§ Brief 1
In the text on drone-based object detection, which three classes of objects did the authors in [29] detect using a single CNN?

________________________

On the other hand, there are a considerable number of attempts in applying CNN object detection architectures on drone-based imagery system. Generally, the approaches proposed in literature can be categorised into three different application areas based on their purpose of use, namely, obstacle detection for ensuring safe-flying of the drones, creating DNN models for embedding within a drone’s hardware and object detection/recognition/localization for aerial monitoring and surveillance of large areas [26]. The latter category with wide application areas and considerable open research problems is the focus area of the research conducted in this research. Few attempts has been published to detect different objects in drone footage using CNNs based learning as in [27,28,29,30] and [31], etc. The binary classifiers for the detection of palm trees, as one of the objects in the designed multiclass detector, can be found in [32,33,34,35,36,37] and [37, 38] and [39]. For more details we refer the readers to [5]. Furthermore, there are a few researches discussed the animal detection as in [31, 40,41,42,43] and [4].

Most previous work applied CNNs to detect objects of multiple classes as in [44] and [45] in applications related to the detection of obstacles in the flight path of a drone, thereby addressing the drone’s safe flying. In contrast analysing drone footage to detect and classify multiple objects is rarely studied. To the best of our knowledge, the few published attempts recovered via the literature review conducted are detailed below.

For infrastructure assessment and monitoring purposes of the electric power distribution industry, the authors in [29] proposed the detecting three different classes of objects using a single CNN, namely power lines/cables, pylons and insulators, from drone images, with the aim of automatic maintenance and insurance purposes. The authors investigated the use of the pre-trained CNN model GoogleLeNet and fine-tuned it with their dataset before they applied Spectral Clustering [46] for further improvement of the results obtained.

Moreover, automatic railway corridor monitoring and assessment by using DNNs on images captured by drones was proposed by [27]. The pre-trained GoogleLeNet architecture and an architecture proposed by the authors were re-trained and trained respectively to detect and classify five different classes of objects, namely, lines, ballast, anchors, sleepers and fasteners. It was shown that when using the novel architecture proposed the F-score reduced from 89% to 81% as compared to using GoogleLeNet at a ten-fold reduction of network parameters due to the simpler architecture of the proposed network. With a similar focus in mind, the authors of [47] minimised the number of convolutional layers of their proposed architecture and obtained significantly good results in multi-class object classification in the area of using robots in detecting threats in crises and emergency situations. Further, the authors in [48] discussed how integration of CNN technology can be addressed in small drones by applying transfer learning and saving only the last few layers of the CNN to enable embedding the system into a drone’s cameras for autonomous flight.

________________________

§ Brief 2
Rewrite the records from the line containing "From the camera's perspective, which" through the end of the records, replacing "nearer" with "closer" and leaving all else unchanged.

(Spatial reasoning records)
________________________

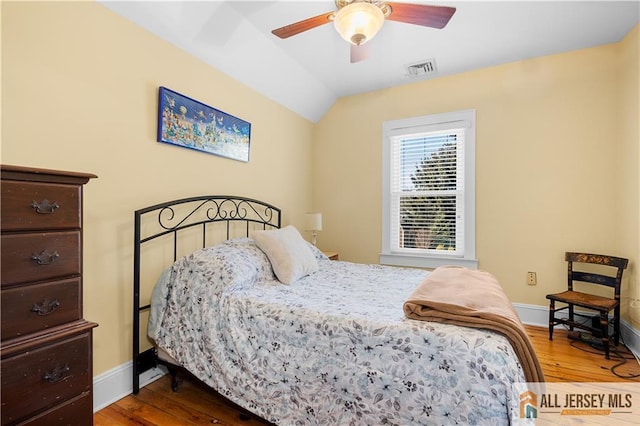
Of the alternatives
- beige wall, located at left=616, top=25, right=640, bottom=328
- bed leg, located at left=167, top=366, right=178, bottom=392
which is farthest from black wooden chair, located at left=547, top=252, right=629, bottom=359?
bed leg, located at left=167, top=366, right=178, bottom=392

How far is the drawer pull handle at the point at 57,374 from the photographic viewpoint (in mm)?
1136

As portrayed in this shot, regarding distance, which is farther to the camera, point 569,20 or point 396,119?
point 396,119

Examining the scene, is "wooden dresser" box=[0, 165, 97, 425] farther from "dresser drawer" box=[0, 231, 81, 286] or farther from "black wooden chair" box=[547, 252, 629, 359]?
"black wooden chair" box=[547, 252, 629, 359]

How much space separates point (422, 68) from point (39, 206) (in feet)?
10.7

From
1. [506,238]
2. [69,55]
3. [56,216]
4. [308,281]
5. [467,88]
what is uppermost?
[467,88]

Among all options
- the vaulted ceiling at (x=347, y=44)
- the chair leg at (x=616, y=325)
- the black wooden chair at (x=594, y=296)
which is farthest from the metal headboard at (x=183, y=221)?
the chair leg at (x=616, y=325)

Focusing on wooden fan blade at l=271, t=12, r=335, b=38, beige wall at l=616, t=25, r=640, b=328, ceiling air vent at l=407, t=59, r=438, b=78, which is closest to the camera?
wooden fan blade at l=271, t=12, r=335, b=38

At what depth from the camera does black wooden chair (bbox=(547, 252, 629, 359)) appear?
240cm

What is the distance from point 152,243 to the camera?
6.93 ft

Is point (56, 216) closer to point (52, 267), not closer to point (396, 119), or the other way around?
point (52, 267)

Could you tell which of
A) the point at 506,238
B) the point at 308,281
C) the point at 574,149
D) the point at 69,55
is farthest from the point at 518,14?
the point at 69,55

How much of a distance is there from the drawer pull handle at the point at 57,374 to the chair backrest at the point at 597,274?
360 cm

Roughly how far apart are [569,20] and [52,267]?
3.64 m

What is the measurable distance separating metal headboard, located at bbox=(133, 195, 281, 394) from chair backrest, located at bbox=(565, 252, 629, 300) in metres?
2.86
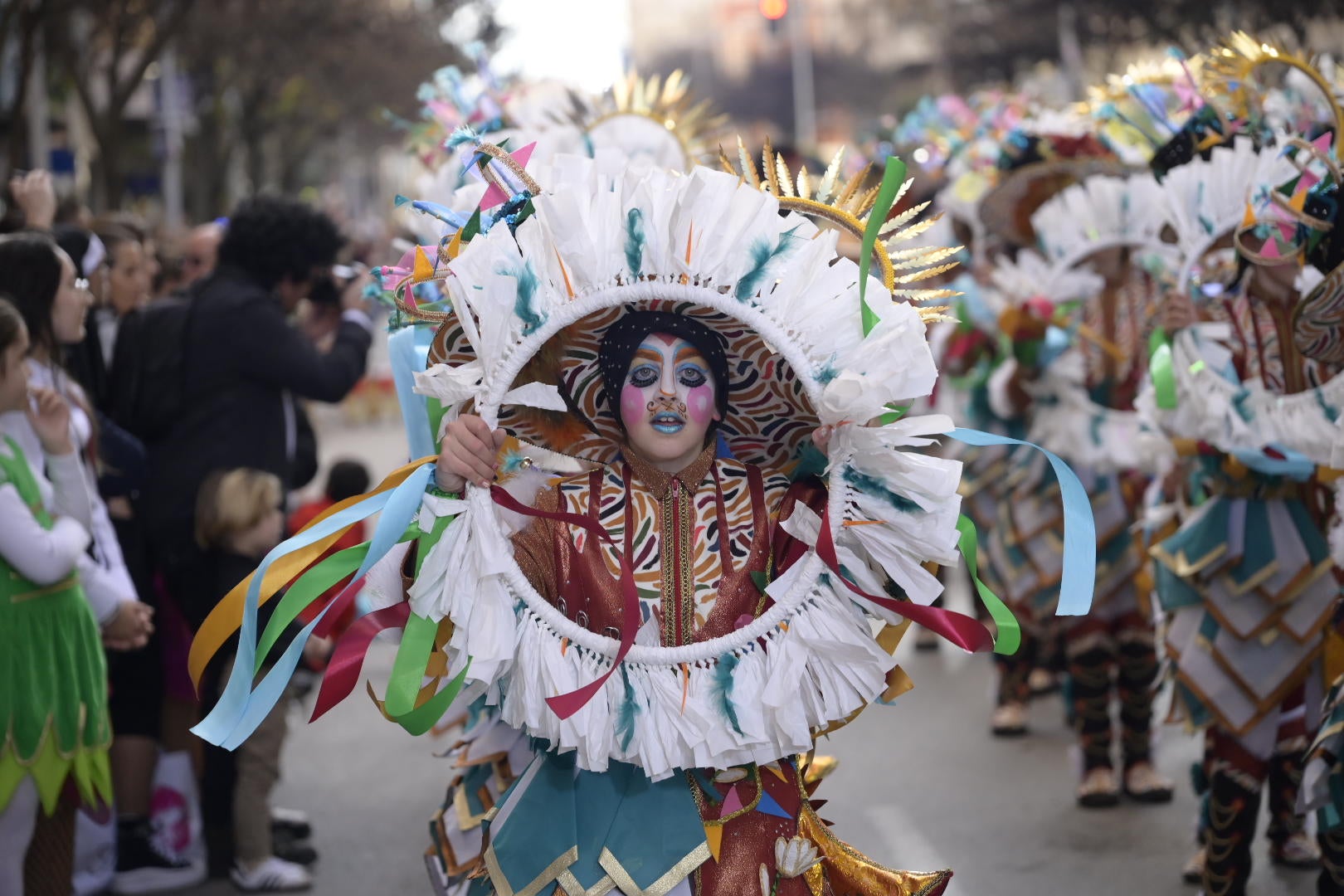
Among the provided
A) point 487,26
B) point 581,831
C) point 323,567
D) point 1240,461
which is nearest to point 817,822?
point 581,831

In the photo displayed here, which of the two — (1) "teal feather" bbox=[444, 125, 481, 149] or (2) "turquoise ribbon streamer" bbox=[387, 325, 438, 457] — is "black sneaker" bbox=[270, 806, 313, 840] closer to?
(2) "turquoise ribbon streamer" bbox=[387, 325, 438, 457]

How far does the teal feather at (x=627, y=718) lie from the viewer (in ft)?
10.6

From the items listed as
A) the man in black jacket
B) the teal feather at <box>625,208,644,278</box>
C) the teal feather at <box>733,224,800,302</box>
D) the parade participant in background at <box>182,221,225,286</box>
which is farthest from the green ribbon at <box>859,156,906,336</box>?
the parade participant in background at <box>182,221,225,286</box>

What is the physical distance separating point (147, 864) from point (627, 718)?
277 centimetres

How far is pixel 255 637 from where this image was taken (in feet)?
10.2

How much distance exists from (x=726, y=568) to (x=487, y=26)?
23.8 m

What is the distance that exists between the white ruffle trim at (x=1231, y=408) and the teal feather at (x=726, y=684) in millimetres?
1897

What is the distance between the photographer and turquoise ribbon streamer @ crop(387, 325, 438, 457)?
3.70 m

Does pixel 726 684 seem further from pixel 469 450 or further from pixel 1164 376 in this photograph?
pixel 1164 376

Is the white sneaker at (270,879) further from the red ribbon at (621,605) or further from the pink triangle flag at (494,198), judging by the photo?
the pink triangle flag at (494,198)

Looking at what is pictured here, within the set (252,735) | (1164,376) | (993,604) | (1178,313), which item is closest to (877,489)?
(993,604)

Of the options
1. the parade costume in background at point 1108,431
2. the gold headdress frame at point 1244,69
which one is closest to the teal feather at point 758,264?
the gold headdress frame at point 1244,69

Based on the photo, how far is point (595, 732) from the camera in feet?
10.6

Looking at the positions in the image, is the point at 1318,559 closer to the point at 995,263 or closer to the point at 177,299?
the point at 995,263
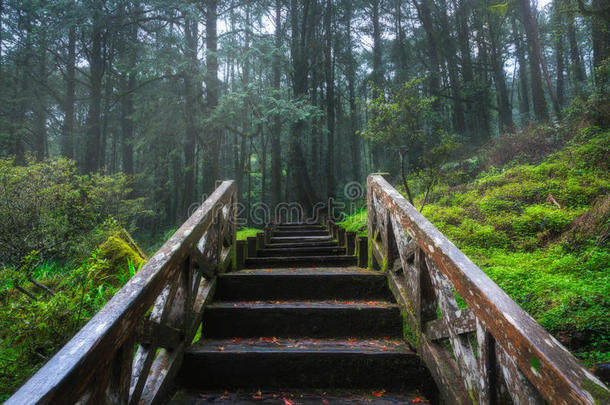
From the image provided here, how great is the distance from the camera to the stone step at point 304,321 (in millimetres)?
2564

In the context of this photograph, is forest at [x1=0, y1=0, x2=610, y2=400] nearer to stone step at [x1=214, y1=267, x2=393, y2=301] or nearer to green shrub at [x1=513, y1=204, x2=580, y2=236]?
green shrub at [x1=513, y1=204, x2=580, y2=236]

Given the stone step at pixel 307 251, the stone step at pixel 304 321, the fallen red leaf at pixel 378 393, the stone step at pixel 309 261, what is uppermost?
the stone step at pixel 307 251

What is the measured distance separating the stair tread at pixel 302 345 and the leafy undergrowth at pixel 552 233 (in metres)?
1.35

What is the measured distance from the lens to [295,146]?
12875 mm

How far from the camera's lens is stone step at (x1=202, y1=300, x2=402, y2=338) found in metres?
2.56

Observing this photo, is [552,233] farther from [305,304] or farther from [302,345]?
[302,345]

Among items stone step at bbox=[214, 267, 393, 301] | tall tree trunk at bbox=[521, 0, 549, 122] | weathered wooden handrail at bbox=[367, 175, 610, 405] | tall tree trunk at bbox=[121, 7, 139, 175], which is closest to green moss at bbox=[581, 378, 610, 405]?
weathered wooden handrail at bbox=[367, 175, 610, 405]

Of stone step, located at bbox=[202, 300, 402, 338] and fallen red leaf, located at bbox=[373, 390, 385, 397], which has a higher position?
stone step, located at bbox=[202, 300, 402, 338]

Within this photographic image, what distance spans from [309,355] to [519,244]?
13.7 feet

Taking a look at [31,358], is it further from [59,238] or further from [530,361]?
[59,238]

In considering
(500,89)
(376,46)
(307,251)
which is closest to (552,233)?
(307,251)

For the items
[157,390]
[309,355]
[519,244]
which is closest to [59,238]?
[157,390]

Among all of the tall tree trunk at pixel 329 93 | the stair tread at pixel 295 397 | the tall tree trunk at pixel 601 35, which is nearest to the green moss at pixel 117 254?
the stair tread at pixel 295 397

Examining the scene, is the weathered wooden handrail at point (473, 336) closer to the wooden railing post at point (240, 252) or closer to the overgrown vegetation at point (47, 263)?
the wooden railing post at point (240, 252)
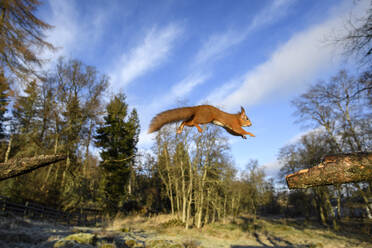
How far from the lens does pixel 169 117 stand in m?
1.64

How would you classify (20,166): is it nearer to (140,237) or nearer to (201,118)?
(201,118)

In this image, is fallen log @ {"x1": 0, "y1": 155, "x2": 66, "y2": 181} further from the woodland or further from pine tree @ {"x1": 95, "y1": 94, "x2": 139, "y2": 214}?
pine tree @ {"x1": 95, "y1": 94, "x2": 139, "y2": 214}

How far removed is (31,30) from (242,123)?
928cm

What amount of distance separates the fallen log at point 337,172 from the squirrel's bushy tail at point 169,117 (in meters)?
1.12

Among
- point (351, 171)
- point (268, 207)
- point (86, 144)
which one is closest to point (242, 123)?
point (351, 171)

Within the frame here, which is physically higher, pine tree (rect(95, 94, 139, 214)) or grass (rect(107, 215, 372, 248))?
pine tree (rect(95, 94, 139, 214))

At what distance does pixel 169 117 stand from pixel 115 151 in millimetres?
22902

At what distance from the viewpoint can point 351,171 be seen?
1991 mm

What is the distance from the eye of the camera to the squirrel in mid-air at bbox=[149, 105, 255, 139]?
1.62 meters

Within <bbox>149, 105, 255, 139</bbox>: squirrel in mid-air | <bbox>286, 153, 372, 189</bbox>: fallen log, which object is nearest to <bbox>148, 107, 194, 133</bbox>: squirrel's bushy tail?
<bbox>149, 105, 255, 139</bbox>: squirrel in mid-air

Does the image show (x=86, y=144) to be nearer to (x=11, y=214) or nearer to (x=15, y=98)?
(x=11, y=214)

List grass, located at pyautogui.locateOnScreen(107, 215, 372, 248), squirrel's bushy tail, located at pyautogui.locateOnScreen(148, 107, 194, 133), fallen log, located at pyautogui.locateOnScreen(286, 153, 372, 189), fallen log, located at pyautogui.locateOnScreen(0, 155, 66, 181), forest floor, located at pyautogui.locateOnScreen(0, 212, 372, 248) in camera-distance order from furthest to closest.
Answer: grass, located at pyautogui.locateOnScreen(107, 215, 372, 248) < forest floor, located at pyautogui.locateOnScreen(0, 212, 372, 248) < fallen log, located at pyautogui.locateOnScreen(0, 155, 66, 181) < fallen log, located at pyautogui.locateOnScreen(286, 153, 372, 189) < squirrel's bushy tail, located at pyautogui.locateOnScreen(148, 107, 194, 133)

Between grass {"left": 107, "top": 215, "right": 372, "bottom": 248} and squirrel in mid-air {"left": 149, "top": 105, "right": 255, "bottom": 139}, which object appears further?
grass {"left": 107, "top": 215, "right": 372, "bottom": 248}

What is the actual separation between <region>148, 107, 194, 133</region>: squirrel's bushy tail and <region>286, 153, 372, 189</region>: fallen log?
1.12 meters
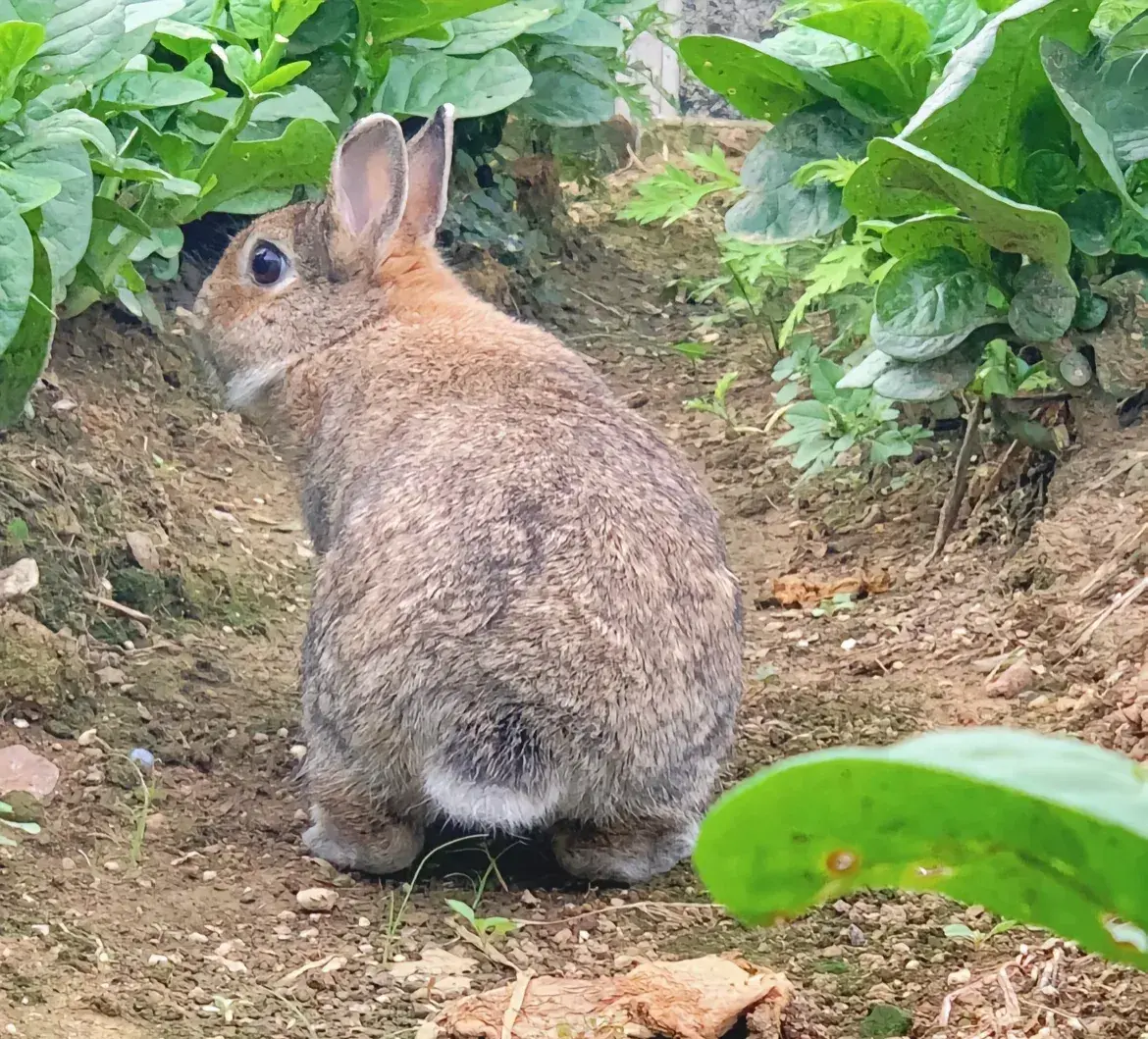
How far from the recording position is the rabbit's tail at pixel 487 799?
9.16ft

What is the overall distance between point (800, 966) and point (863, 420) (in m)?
2.53

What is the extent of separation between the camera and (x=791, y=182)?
4098mm

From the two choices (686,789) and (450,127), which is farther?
(450,127)

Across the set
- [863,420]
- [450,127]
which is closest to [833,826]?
[450,127]

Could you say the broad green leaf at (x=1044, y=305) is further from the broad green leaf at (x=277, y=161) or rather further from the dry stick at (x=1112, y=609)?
the broad green leaf at (x=277, y=161)

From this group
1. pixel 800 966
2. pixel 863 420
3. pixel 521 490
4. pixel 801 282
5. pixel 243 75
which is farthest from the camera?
pixel 801 282

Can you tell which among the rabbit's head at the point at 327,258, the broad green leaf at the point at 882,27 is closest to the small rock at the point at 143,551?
the rabbit's head at the point at 327,258

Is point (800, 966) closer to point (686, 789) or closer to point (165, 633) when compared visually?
point (686, 789)

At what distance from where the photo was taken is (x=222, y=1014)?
2391 millimetres

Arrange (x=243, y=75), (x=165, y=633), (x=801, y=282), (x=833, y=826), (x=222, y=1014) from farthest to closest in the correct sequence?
1. (x=801, y=282)
2. (x=165, y=633)
3. (x=243, y=75)
4. (x=222, y=1014)
5. (x=833, y=826)

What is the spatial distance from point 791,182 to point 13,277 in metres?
2.18

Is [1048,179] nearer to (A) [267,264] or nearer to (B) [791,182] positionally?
(B) [791,182]

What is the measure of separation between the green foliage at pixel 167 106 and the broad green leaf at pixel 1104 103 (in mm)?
1737

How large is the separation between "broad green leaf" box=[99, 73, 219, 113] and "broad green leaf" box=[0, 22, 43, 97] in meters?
0.58
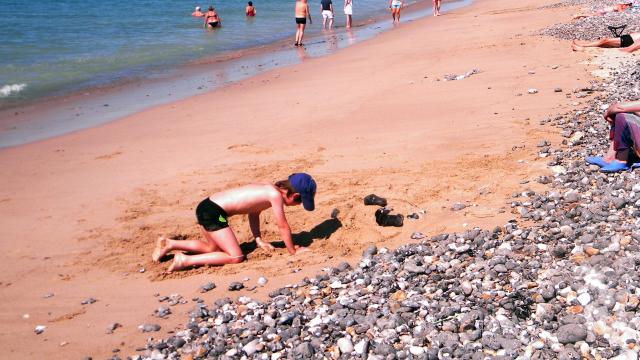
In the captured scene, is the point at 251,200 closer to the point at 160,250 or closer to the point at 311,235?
the point at 311,235

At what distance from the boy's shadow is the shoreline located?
594cm

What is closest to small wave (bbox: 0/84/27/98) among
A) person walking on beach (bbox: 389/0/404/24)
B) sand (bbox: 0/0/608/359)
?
sand (bbox: 0/0/608/359)

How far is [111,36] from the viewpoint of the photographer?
2219 cm

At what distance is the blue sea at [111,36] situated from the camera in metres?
16.2

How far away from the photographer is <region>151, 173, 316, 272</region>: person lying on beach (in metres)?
5.91

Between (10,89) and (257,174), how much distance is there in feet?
31.7

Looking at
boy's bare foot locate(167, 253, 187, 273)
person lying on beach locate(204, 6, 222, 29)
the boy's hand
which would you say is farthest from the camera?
person lying on beach locate(204, 6, 222, 29)

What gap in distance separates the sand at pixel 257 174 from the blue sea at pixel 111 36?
16.7 ft

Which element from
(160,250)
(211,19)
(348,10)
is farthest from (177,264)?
(211,19)

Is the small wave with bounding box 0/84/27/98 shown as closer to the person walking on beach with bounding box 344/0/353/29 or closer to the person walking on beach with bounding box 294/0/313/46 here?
the person walking on beach with bounding box 294/0/313/46

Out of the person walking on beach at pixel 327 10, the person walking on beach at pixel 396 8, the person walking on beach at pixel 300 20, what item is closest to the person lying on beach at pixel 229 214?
the person walking on beach at pixel 300 20

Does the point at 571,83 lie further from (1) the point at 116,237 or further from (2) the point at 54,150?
(2) the point at 54,150

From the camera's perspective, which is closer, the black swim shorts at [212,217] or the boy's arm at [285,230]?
the boy's arm at [285,230]

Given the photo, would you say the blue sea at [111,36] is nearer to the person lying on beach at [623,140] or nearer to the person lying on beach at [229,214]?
the person lying on beach at [229,214]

________________________

§ Correct response 1
Power lines/cables, pylons and insulators.

§ Correct response 2
From the camera's perspective, which is closer, the black swim shorts at [212,217] or the boy's arm at [285,230]?
the boy's arm at [285,230]

Given the photo, would you say the blue sea at [111,36] is closer to the person lying on beach at [623,140] or closer to the person lying on beach at [229,214]?
the person lying on beach at [229,214]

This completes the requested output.